Hemodynamic Analysis of Circulatory Constrictions in the ACA-A1 Segment of Circle of Willis
摘要
The Circle of Willis (CoW) is responsible for oxygenated blood perfusion throughout the brain. A non-Newtonian blood CFD flow model with a pulsatile inlet is applied to different CoW conditions involving constrictions (hypoplasticity and stenosis) and compared with ideal CoW for velocity profiles, vorticity, mass flow rates and wall shear stress at different locations.

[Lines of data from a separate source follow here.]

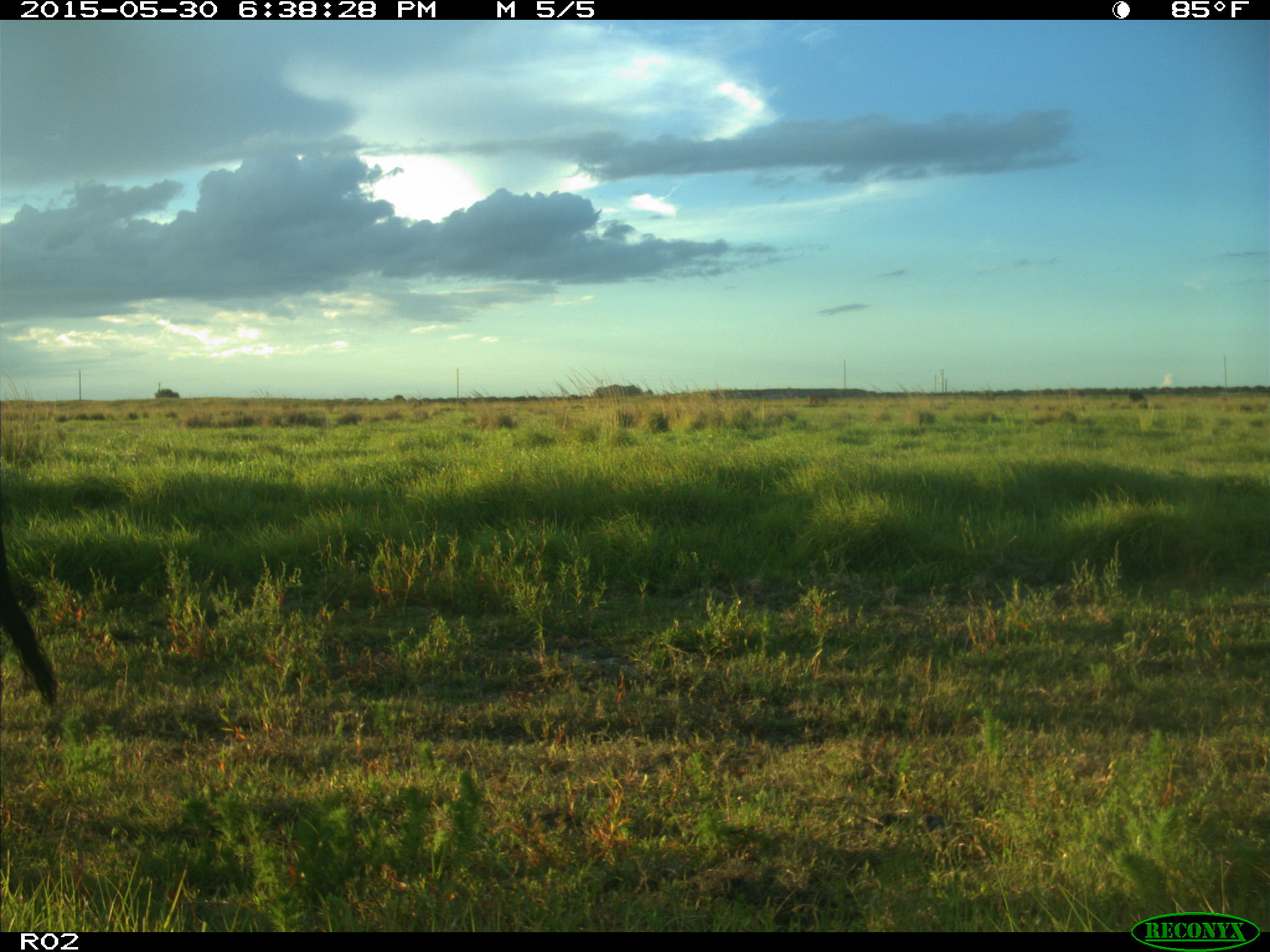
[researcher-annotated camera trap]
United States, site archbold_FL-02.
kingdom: Animalia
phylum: Chordata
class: Mammalia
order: Artiodactyla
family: Bovidae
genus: Bos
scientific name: Bos taurus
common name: domestic cow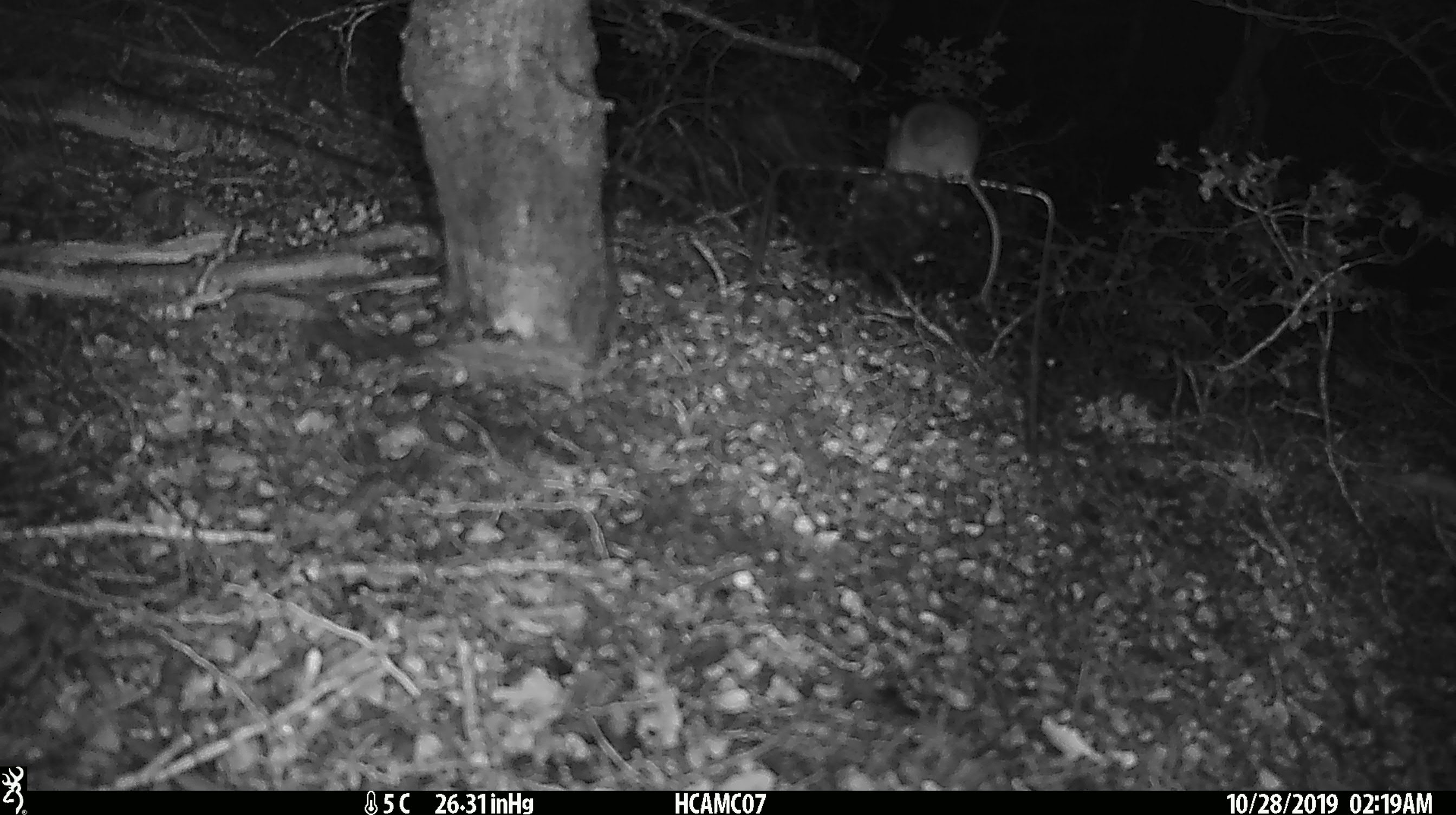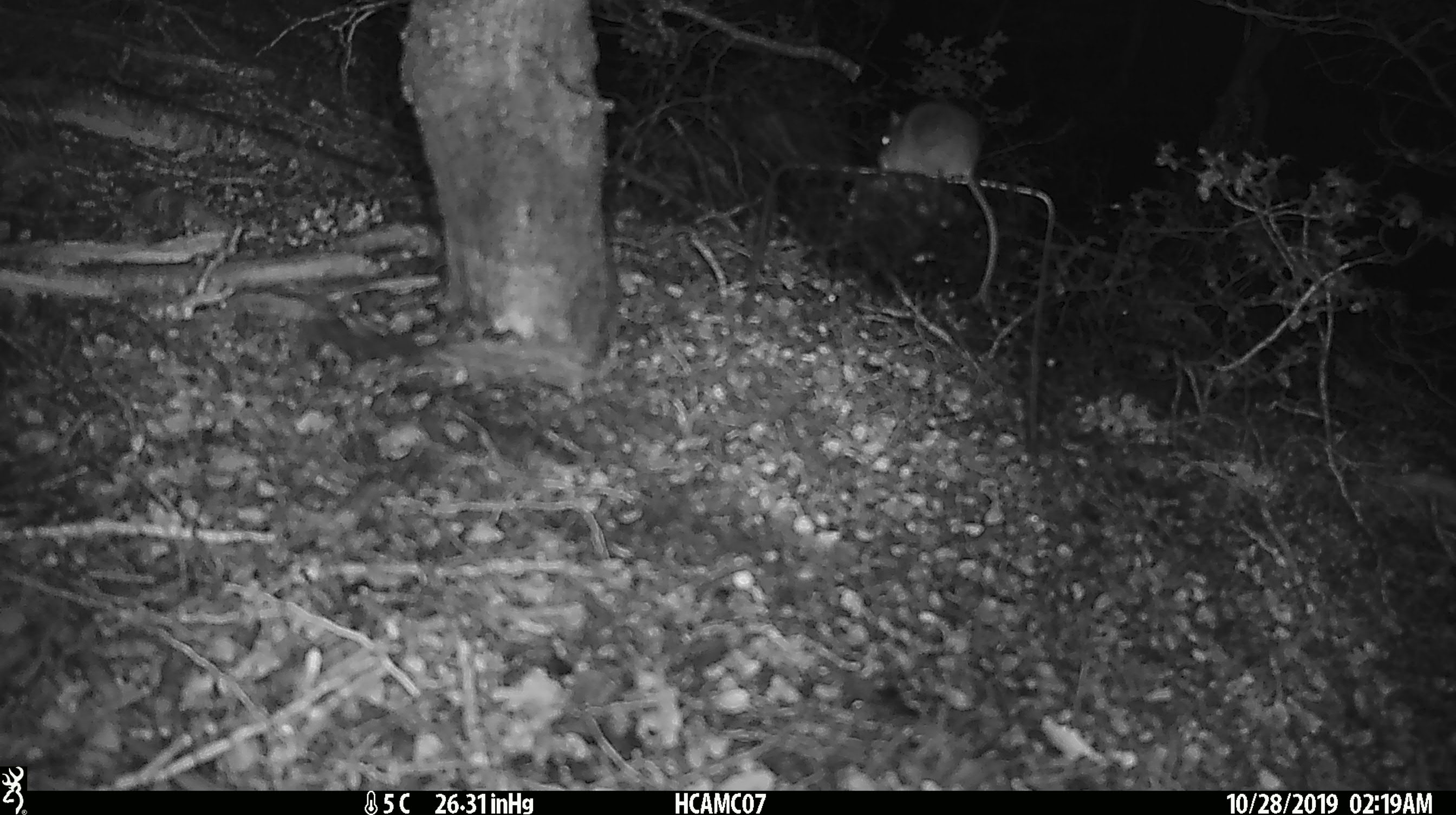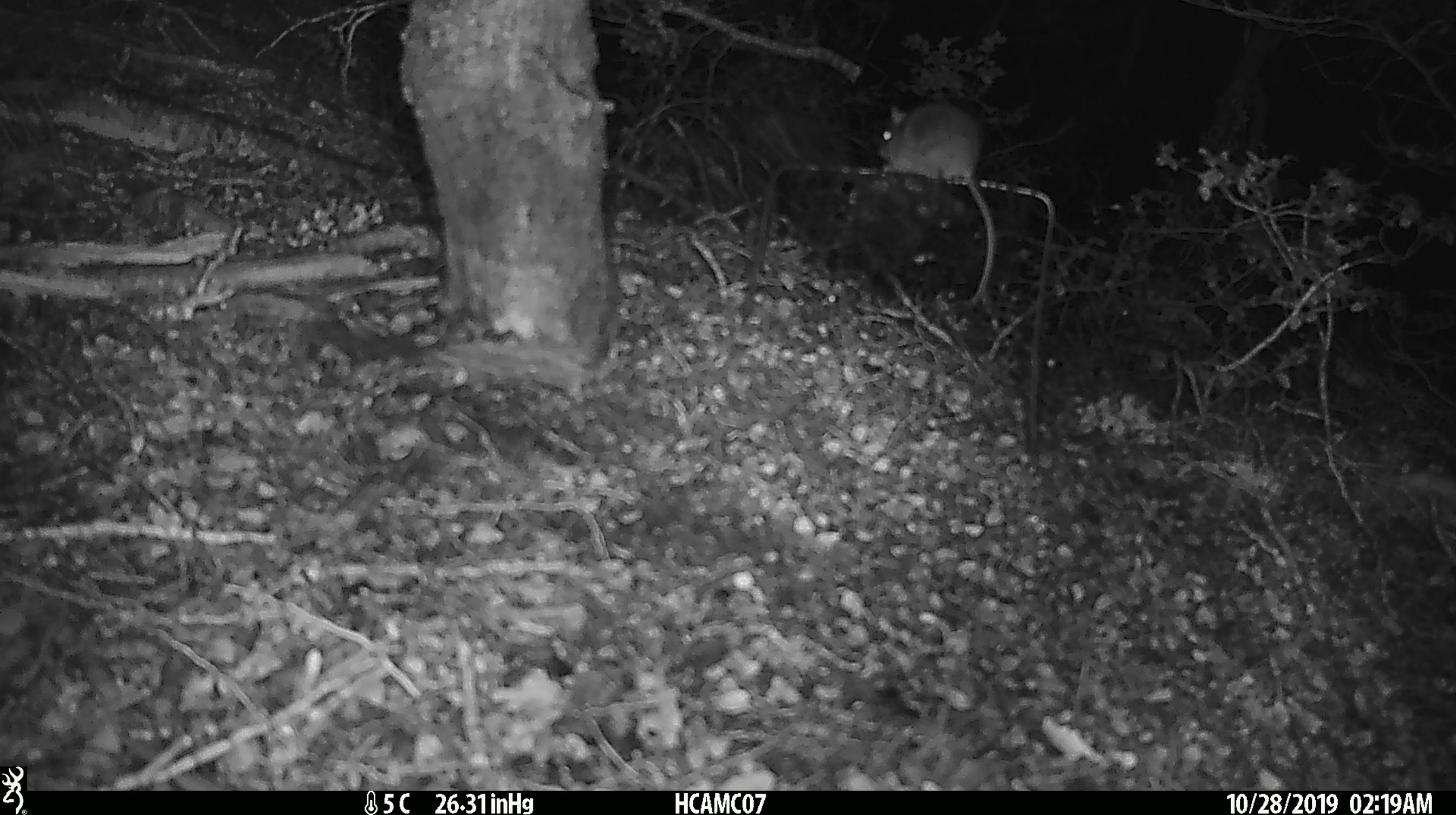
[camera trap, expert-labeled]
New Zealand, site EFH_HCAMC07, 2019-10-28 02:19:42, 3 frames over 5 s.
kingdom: Animalia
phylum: Chordata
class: Mammalia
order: Rodentia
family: Muridae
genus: Mus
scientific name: Mus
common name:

A pair of hypoplastic and stenotic ACA-A1 segments with 50 and 75% diameter reduction is modelled and analysed to comprehend the influence of flow constriction on the hemodynamics in CoW to predict cerebrovascular diseases and their probable sites. It is found that Anterior Communicating Artery (ACoM) offers the collateral path for blood flow during constriction and the rate of blood flow in the ACoM can be used as an indicator of abnormalities in blood circulation in the CoW. Flow recirculation regions increase with the constriction and are more prominent in the hypoplastic case. The temporal velocity profile is 5–25% higher in the hypoplastic case. Hypoplastic or stenotic vessels cause flow distortions, leading to the propagation of cerebrovascular diseases. Hypoplasticity has a relatively severe impact attributable to higher recirculation zones and collateral flow in ACoM and is highest at 75% area reduction.